Исходный текст ▸
§ §
Жорж Санд, ее жизнь и произведения. Том 2 - Варвара Дмитриевна Комарова
Шрифт:
Интервал:
Закладка:
Полагаем, что самый восторженный поклонник гениального немецкого поэта может согласиться повторить эти слова Жорж Санд, но, конечно, они заключают в себе гораздо сильнейшую критику самого критика, но не великого творца «Геца».
Вообще, хотя статья Жорж Санд о «Дзядах» наделала в свое время много шума, сослужила громадную службу Мицкевичу в смысле ознакомления с ним европейской публики и признания за ним права считаться равным величайшим поэтам мира, и до сих пор она часто цитируется и поляками, и французами, но мы имеем смелость признать ее весьма неважной. Написана она с туманностью и расплывчатостью, совершенно похожей на стиль Леру, и мало доказательна. Статья разве только доказывает восхищение и безграничное преклонение автора «Спиридиона» пред автором «Валленрода», разумеется, прежде всего навеянное Шопеном. Будучи на Майорке, он выписал французское издание «Дзядов»[265] для совместного чтения, а также нередко то à livre ouvert[266] переводил для Жорж Санд польских авторов, например, Витвицкого, то знакомил ее с ними в переводах других. Так например,, еще когда Жорж Санд писала свои «Семь струн лиры», вышедшие весной 1839 г., то эпиграфом взяла какую-то переведенную другим Гжималой[267] славянскую песнь «Les Coeurs résignés».
Когда в 1840 г. Мицкевич вернулся в Париж, то застал и Жорж Санд с Шопеном на улице Пигаль, и они стали опять часто видеться. Жорж Санд возобновила или вновь завела знакомство со многими из общих друзей; других Мицкевич сам познакомил с нею. Вот маленькая, также неизданная, записочка Мицкевича, помеченная лишь: «вторник 8 марта», без обозначения года, но так как она адресована на «улицу Пигаль, 16», где Жорж Санд жила лишь до осени 1842 г., и так как именно в этом воду 8 марта приходилось на вторник, то мы ее и относим категорически к этому году:
«Если у вас есть несколько свободных минут сегодня после четырех часов, то позвольте мне явиться к вам и представить вам M-me Оливье».
Преданный вам Мицкевич.
Вторник, 8 марта (1842 г.).
Что этот «вторник 8 марта» был именно в 1842 году, подтверждается, кроме календаря, еще следующими строками из дневника этой самой приятельницы Мицкевича и Сент-Бёва, швейцарской поэтессы M-me Juste Olivier, записавшей в своем дневнике сначала под 5 марта 1842:
«Мицкевич принес мне очень любезное письмо от Жорж Санд, и полагает, что Шопен – ее злой гений, ее нравственный вампир, ее крест, – что он ее мучает и, может быть, кончит тем, что убьет ее».
§ §
Выдержки из записей ▸
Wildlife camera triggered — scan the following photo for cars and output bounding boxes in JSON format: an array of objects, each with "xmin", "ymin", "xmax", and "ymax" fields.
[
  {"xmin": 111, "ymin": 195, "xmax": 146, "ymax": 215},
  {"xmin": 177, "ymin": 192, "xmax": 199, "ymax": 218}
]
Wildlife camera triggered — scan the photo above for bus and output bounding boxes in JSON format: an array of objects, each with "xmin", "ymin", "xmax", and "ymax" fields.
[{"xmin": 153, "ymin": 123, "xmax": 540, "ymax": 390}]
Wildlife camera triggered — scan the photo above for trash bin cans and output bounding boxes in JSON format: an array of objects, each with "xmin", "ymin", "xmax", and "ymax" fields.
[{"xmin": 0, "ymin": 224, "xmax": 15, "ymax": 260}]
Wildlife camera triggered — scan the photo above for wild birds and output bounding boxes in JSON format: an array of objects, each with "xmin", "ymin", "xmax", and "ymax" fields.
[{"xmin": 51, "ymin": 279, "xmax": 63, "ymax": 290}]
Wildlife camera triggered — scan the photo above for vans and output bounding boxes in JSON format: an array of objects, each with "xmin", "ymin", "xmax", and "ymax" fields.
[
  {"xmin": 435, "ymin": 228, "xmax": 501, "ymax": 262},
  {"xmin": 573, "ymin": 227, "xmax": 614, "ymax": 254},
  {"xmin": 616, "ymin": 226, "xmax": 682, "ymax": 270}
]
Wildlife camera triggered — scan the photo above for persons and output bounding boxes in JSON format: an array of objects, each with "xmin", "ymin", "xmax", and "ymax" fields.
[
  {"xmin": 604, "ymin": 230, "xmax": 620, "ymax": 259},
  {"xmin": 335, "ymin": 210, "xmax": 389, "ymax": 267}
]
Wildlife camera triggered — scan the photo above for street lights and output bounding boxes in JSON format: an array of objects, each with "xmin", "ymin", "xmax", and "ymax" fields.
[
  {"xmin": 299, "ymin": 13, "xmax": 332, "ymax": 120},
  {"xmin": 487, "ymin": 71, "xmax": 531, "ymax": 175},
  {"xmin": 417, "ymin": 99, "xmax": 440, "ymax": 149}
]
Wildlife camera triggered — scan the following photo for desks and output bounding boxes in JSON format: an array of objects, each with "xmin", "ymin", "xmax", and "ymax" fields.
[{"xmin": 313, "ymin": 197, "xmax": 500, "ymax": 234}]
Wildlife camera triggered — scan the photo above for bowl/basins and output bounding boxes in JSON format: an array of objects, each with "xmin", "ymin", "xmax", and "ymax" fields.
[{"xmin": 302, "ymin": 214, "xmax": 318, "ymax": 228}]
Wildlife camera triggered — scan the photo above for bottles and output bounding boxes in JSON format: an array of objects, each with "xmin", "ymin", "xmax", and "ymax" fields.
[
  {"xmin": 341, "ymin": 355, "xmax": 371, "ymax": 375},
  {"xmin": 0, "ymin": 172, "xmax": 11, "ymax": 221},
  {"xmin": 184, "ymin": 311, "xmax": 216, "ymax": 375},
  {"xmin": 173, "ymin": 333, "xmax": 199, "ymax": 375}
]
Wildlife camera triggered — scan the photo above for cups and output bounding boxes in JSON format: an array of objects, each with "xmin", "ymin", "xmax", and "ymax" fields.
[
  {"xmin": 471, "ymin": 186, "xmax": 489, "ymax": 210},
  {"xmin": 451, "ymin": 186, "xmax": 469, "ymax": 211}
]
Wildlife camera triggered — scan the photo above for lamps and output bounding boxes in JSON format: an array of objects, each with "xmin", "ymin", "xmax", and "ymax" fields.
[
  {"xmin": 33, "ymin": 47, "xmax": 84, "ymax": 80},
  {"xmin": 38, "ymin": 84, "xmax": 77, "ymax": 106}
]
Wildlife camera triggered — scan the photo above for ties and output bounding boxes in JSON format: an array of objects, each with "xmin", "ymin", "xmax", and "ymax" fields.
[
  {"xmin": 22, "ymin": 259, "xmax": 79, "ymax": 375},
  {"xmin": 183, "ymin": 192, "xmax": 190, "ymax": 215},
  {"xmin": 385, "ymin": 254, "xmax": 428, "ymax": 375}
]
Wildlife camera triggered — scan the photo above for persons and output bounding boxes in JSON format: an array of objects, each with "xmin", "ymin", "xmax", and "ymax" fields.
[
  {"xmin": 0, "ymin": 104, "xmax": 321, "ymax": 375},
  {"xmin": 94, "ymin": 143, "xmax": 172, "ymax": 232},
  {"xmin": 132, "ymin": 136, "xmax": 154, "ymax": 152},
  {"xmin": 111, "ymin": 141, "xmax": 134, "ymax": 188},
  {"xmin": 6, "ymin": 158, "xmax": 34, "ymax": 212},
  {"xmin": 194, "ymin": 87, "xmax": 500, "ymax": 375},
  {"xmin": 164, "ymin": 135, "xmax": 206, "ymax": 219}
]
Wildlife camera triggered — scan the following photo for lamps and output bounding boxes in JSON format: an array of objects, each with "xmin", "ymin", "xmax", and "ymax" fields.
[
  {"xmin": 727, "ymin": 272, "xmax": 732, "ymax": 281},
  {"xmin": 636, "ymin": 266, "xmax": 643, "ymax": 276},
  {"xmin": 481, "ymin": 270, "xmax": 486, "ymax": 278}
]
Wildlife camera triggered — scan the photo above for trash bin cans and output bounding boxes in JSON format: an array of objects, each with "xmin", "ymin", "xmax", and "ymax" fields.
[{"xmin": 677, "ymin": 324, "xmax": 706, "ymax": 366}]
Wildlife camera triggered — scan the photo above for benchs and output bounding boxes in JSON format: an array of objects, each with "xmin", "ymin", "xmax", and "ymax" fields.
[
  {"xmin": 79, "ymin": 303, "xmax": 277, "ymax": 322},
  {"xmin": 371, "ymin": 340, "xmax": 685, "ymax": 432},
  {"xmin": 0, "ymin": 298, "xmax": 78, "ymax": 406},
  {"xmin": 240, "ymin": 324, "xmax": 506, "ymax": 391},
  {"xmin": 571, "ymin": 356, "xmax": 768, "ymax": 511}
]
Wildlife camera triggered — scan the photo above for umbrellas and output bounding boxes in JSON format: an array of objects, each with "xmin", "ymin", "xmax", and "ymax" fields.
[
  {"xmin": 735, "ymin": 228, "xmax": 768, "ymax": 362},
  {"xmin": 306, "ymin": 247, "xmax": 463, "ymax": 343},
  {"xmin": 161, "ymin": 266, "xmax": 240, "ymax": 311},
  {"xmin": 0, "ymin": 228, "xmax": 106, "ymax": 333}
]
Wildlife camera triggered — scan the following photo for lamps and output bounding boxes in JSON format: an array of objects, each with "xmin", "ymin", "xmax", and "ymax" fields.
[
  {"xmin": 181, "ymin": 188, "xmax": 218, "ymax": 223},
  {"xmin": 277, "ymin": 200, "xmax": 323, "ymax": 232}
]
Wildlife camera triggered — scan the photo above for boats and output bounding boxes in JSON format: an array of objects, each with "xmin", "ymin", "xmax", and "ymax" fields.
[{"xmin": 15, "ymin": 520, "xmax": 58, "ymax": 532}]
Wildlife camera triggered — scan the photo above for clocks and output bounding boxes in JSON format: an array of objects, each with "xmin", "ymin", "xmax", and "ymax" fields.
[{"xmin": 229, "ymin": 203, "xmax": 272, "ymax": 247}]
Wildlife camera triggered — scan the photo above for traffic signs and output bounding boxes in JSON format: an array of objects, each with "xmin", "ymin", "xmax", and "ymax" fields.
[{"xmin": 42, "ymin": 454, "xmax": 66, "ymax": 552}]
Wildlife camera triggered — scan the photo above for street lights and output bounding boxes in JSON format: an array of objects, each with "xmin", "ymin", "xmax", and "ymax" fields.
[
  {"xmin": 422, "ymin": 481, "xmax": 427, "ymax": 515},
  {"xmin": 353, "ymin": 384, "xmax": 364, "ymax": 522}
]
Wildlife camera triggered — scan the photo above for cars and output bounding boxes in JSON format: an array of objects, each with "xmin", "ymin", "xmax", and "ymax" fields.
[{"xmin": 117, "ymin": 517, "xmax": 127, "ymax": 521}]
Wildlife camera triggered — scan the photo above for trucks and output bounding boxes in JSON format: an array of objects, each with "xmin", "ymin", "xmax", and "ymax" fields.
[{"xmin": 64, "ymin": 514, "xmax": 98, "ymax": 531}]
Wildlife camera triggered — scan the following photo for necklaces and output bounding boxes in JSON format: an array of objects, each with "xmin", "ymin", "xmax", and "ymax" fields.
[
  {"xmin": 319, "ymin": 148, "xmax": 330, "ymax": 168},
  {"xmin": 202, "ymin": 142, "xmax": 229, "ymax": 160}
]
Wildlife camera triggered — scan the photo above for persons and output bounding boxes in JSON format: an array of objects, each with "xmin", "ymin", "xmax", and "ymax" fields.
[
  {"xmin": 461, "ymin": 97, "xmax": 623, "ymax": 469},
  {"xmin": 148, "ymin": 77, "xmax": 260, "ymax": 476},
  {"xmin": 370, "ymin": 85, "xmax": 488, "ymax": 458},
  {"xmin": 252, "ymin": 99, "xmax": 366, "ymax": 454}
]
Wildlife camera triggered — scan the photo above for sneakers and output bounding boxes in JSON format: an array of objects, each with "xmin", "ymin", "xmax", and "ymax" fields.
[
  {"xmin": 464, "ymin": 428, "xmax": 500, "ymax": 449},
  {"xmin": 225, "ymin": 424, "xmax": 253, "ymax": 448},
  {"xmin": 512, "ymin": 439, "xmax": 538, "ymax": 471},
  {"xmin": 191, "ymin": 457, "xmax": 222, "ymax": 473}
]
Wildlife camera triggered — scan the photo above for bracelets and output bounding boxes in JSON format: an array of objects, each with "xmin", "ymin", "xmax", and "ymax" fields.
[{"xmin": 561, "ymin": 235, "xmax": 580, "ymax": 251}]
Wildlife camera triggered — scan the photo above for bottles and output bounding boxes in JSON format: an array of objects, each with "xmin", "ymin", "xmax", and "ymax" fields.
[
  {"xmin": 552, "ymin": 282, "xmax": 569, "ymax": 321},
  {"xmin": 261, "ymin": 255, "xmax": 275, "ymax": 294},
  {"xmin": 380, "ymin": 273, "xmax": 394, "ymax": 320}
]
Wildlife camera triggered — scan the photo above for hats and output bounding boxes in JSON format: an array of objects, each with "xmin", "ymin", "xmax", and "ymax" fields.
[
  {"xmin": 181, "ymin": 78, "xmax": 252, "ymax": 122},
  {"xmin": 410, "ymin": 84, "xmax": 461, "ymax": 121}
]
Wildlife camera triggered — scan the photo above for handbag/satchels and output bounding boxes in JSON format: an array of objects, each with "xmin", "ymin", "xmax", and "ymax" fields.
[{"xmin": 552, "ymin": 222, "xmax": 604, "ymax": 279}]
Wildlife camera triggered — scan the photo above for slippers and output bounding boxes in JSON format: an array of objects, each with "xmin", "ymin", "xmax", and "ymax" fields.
§ §
Задания ▸
- a) Определите, согласуются ли с отрывком о Жорж Санд утверждения (i), (ii) и (iii). На каждое ответьте «да» или «нет» и приведите решающие слова отрывка дословно.
(i) Находясь на Майорке, Шопен выписал французское издание «Дзядов».
(ii) «Семь струн лиры» вышли осенью 1839 года.
(iii) На улице Пигаль, 16 Жорж Санд жила лишь до осени 1842 года.
- b) Продолжите отрывок о Жорж Санд с того места, где он заканчивается.
Записи здесь никакой роли не играют.

Ответы к заданиям ▸
- a)
(i) Да: «Будучи на Майорке, он выписал французское издание «Дзядов»».
(ii) Нет: «вышедшие весной 1839 г.».
(iii) Да: «где Жорж Санд жила лишь до осени 1842 г.».

- b)
А затем, уже под 8 марта, она описывает так свой первый визит к Жорж Санд:
«Вторник 8 марта – визит к M-me Санд. Она скорее хорошенькая женщина, чем дама; но минутами и более дама, чем я воображала. В сущности – простая и добродушная. Сильная телом и духом, а пальцы крошечные и красиво, с беспритязательной грацией держащие сигаретку. Простой наряд, чудные глаза и много индивидуального даже в простой прическе ее черных волос. В глубине большого двора, перед маленькой дверью – экипаж с гербами и мизерная лестница. Служанка, которой, видимо, помешали, довольно грязная; маленькие комнатки, цветы, редкости; в общем, вид некоторой беспорядочности среди роскоши. Она ненавидит Париж и считает себя несчастной».
Мужу своему M-me Оливье пишет про этот визит таким образом:
«Во вторник я видела M-me Санд, которая меня очень хорошо приняла, и которую я нашла гораздо более хорошенькой женщиной, чем ожидала, но также гораздо более полной[268] и гениальной, чем я полагала, и все это с прибавкой сигаретки и «кончика уха», выдающего то Пьера Леру, то Раблэ. Она была очень добра, проста и приветлива, и сегодня мы у нее обедаем, – Мицкевич и я, – чтобы послушать Шопена. Не правда ли, я храбрая?»[269]
Мы откладываем пока описание этого обеда 11 марта,[270] также занесенного госпожой Оливье в свой дневник, отмечая лишь, что она вторично и, разумеется, опять под влиянием мнения Мицкевича говорит о том, что Шопен вряд ли может составить счастье Жорж Санд, ибо, говорит она, это «человек умный, талантливый, но не думаю, чтобы он был сердечным»...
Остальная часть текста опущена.